Q1 24 saw the continuation of a dark trend: growth in the logistics arena being eclipsed by rising crime.

In the US, cargo theft rose 10% over the final quarter last year, at a figure 43% higher than in Q1 23.

Freight security firm CargoNet registered 925 reported incidents in Q1, which resulted in losses of $76m – an average shipment loss of $282,000.

And these are only the cargo thefts that were reported: CargoNet estimates around $154.6m worth of freight was stolen in the first three months of this year.

According to  freight monitoring specialist Overhaul, there were 11 incidents where the loss exceeded $1 million, which is also a rising trend, as Overhaul counted just one theft of cargo worth over $1m in Q1 last year, five in Q2, seven in Q3 and nine in Q4.
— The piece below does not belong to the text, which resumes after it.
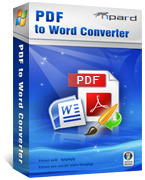 Tipard PDF to Word Converter Sale Voucher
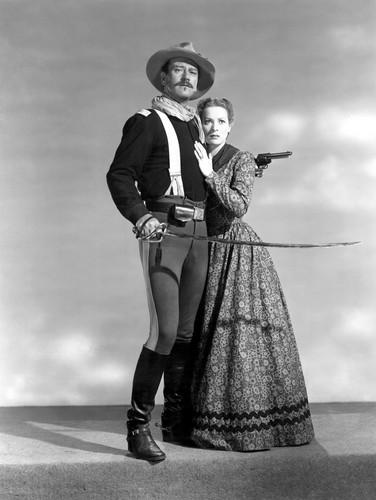 Rio Grande - John Wayne and Maureen O'Hara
In its report on the first quarter, CargoNet describes a “sustained crime wave that began in late 2022”. In 2023 it recorded a 59% year-on-year increase in reported cargo crime in the US and Canada.
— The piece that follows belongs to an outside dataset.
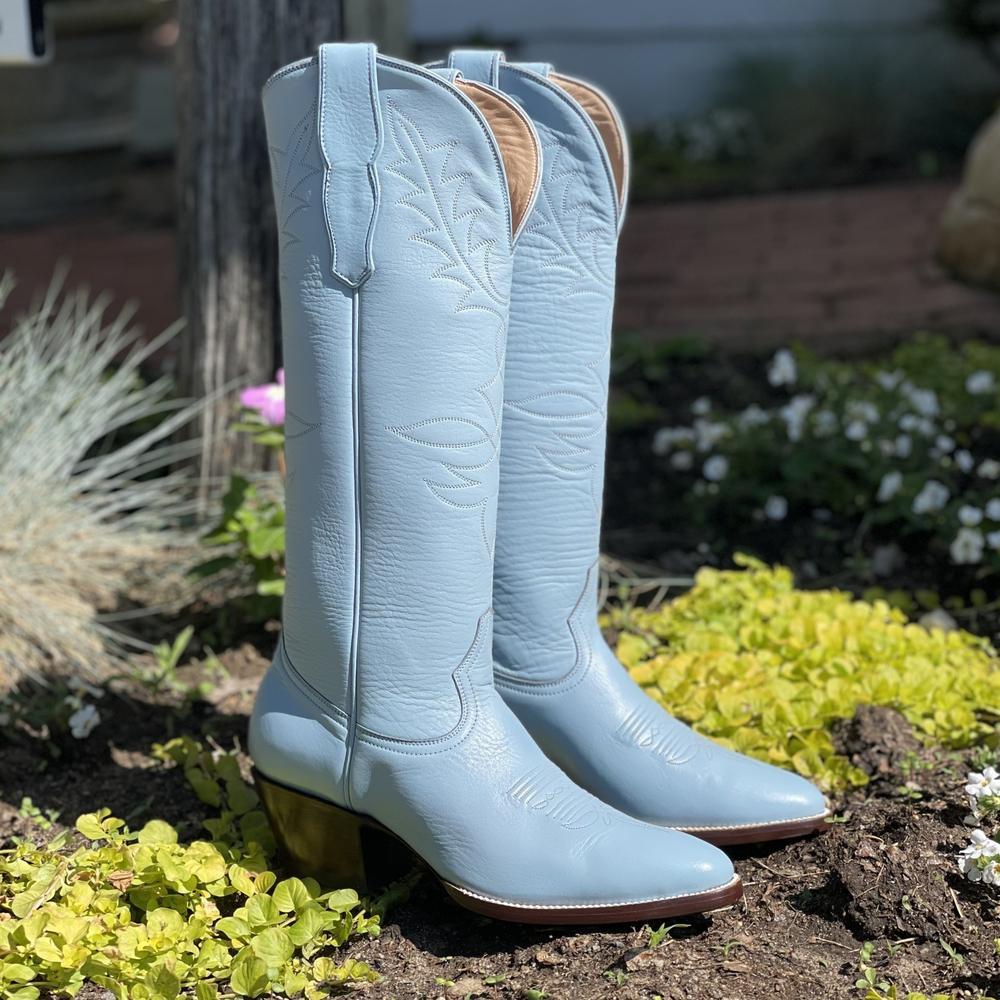 The Inwood Powder Blue Cowboy Boots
This year, as usual, criminals are targeting a broad range of industries, CargoNet reported. Most popular in Q1 were small appliances, liquor, energy drinks and copper. Essentially, thieves’ preferences reflect patterns of consumer demand, eschewing commodities that are not popular and harder to sell. Food and beverages and household goods consistently rank among prime targets as they are in high demand, relatively easy to sell and more or less untraceable, CargoNet pointed out.

California, Illinois and Texas suffered the worst spikes in cargo crime. Theft surged 72% in California, year on year, while it more than doubled in Illinois, with a 126% increase. Texas recorded a less-pronounced 22% rise. Between them, these three states accounted for 61% of all cargo theft in the US during the first quarter, which CargoNet attributes to their high degree of manufacturing and commerce activity.

And the criminals have also become more sophisticated, CargoNet noted. While theft of, and pilferage from, unattended trailers remains a major problem, there has been a rising number of cases where criminals forged documents or set up fake domains and websites, pretending to be legitimate carriers in order to get their hands on cargo.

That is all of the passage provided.